This visa allows non-EU citizens to live and work in Italy, enjoying a unique blend of la dolce vita and productivity.
Eligibility
The Italian Nomad Visa is designed for non-EU citizens who work remotely or own a business outside of Italy. To be eligible, applicants must meet the following requirements:
– Be a non-EU citizen
– Have a valid passport
– Be self-employed or work remotely for a company outside of Italy
– Have a minimum annual income of €26,500 (plus €5,000 for each dependent)

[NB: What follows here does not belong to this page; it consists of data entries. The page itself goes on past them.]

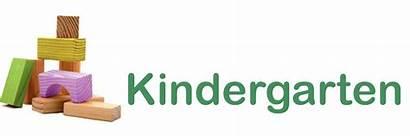 Kindergarten Observation Edugains Learning Documentation Structure Educators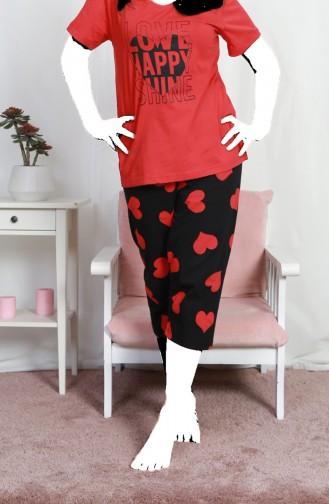 Bayan Büyük Beden Kısa Kol Kapri Pijama Takımı 812049-B Nar Çiçeği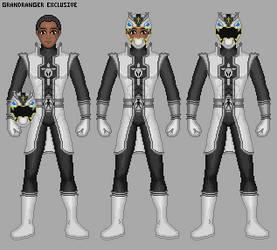 Power Rangers Warriors Legacy: Prism Legacy Ranger by Gekiblack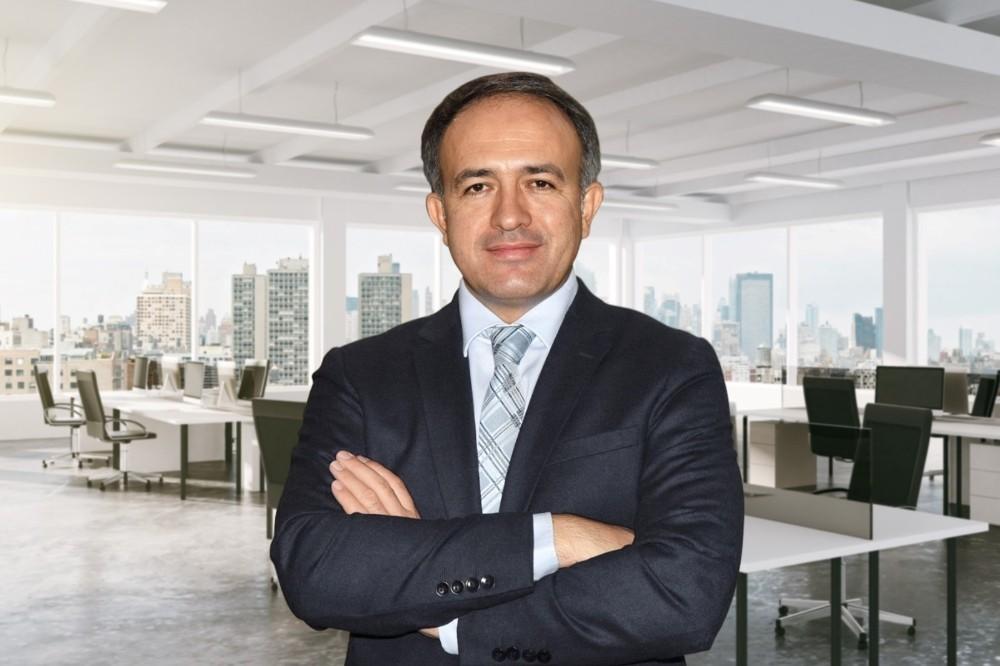Türkiye'de AVM sektörü 2020 hedeflerini yükseltti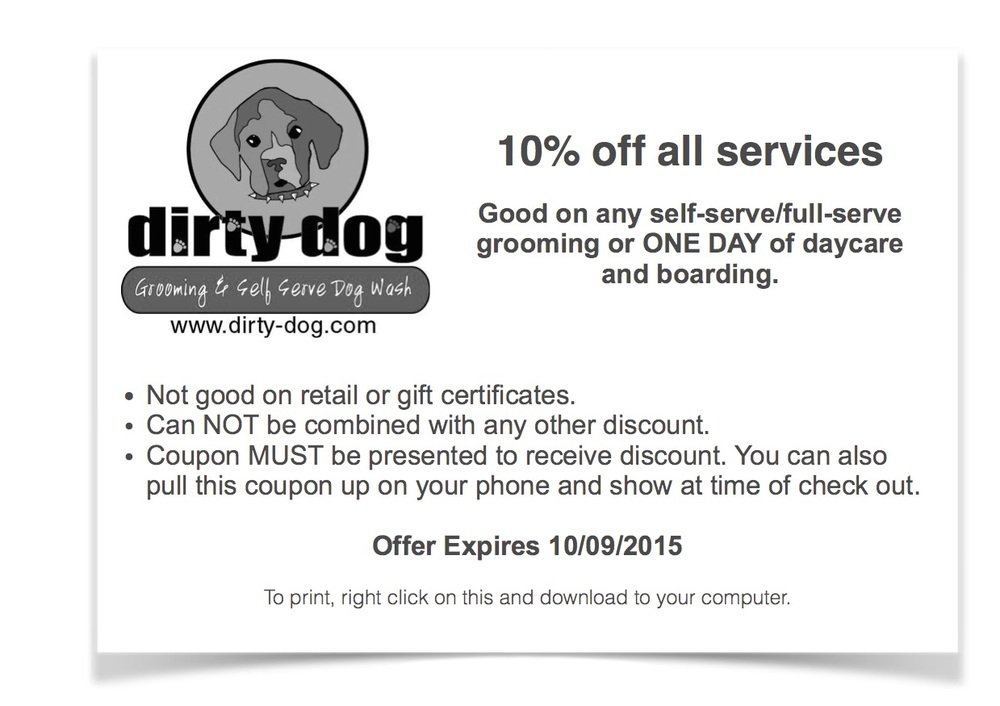 newsletter coupon.jpg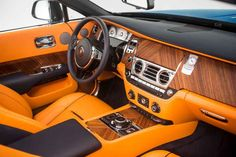Rolls Royce unveils the Dawn, a luxury breathtaking, with striking silhouette, coupé. Images credit Rolls Royce The hand-made in Goodwood… New Rolls Royce, Rolls Royce Dawn, Bentley Rolls Royce, Royce Car, Best Classic Cars, Sexy Cars, Amazing Cars, Luxury Cars, Super Cars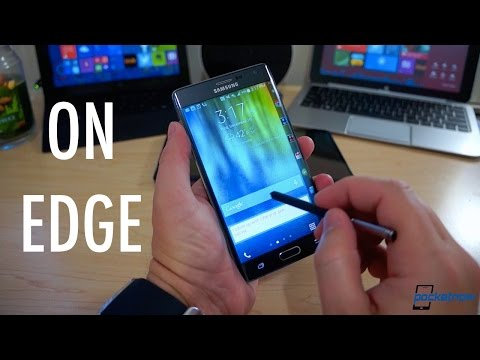 Edge Lesson: Making the Most of the Galaxy Note Edge Screen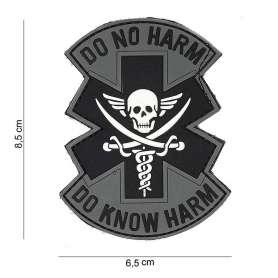 Patch 3D PVC Do No Harm Do Know Harm Gris/Noir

– Have health insurance that covers you in Italy
– Pass a background check
The most important aspect is that it is not required the formal approval (named, Nulla Osta) from the relevant Authorities in order to be admitted in Italy as a worker.
Benefits
The Italian Nomad Visa offers numerous benefits, including:
– The right to live and work in Italy for up to one year (renewable for an additional two years)
– Access to Italy’s public healthcare system
– The ability to bring family members (spouse, children, and dependent parents)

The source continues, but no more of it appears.